I can't imagine that they would ask about what sports you do, but I know plenty of people who have ended up unfit for work due to sport events at weekend, anything from hung over/tired after a tournament to a dislocated elbow needing 6 weeks off work and unable to go on a critical work trip to see a client.

MidniteScribbler Mon 20-May-13 06:13:56

angel, there is a big difference between an unforeseeable injury or accident, or even taking care of your children/family/cat when they're sick and the parent who lies to get a job, then on the first day turns around and says 'oh, I need to leave at 3pm everyday to get my kids from school' despite being told at interview that the job required someone there until 5pm.

Tee2072 Mon 20-May-13 06:43:30

Thank you flowery I was wondering if the question is actually illegal or if deciding on a candidate based on the answer was.

In the US, no question is illegal. But some are certainly stupid.

Lovelygoldboots Mon 20-May-13 06:47:24

Midnitescribbler, why would any parent accept a job offer and leave two hours early when they knew the terms and conditions? As long as a candidate is aware of what is expected of them and the employer has clearly stated the terms and conditions of employment then that is enough. Most jobs have pretty regular hours and most parents manage to sort out childcare.
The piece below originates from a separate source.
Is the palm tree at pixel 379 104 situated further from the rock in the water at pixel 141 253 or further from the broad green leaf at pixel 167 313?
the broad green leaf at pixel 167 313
I was asked a similar question at an internal interview. Being young and naive I didn't think to question it (I didnt have children at the time) although looking back it was obvious why they asked (the person asking was an old childless woman known for a shitty reputation to working mothers).

CombineBananaFister Mon 20-May-13 09:16:17

Most job vacancies I've seen are usually very specific about what the role entails and the hours you need to fulfill, so questioning someone on this is almost like saying you don't believe they can do it?

Fair enough asking about skills and other stuff but to ask about the basics which are clearly outlined (especially when it relates to childcare/children) feels off.

Having read the stuff on here am really pleased with the attitude of my employer towards recruitment who value a balanced workplace and acknowledge the strengths/loyalty working mums bring to the team - some career focused, some just wanting a part-time consistent wage.

The interview is problem-solving and role-play based so only takes into account your ability to deal with that not anything else -makes it a really fair playing field.

They even look at their vacancies to see if they can be broken down to fit different lifestyles - weekend onlys, during school hours or evening onlys. That way everyone wins smile

MrsMelons Mon 20-May-13 09:24:35

One of the questions we have asked to ALL candidates was around how they would manage outside influences etc, never specifically about young children as we wouldn't necessarily know that much information about a person. If it was an internal candidate we would treat them the same as the external ones. This question is more around seeing if the candidate is will to attend training courses, do different hours etc which is perfectly reasonable depending on the job, ie teachers would be expected to do parents evening etc.

IMO how a person will manage their childcare is no one elses business. If I was applying for a full time job with demanding hours I would not expect allowances unless it was supposed to be flexible and it had been discussed in this way. I would ensure I could do the job and all in entailed and would be a bit offended if I was specifically asked about my children.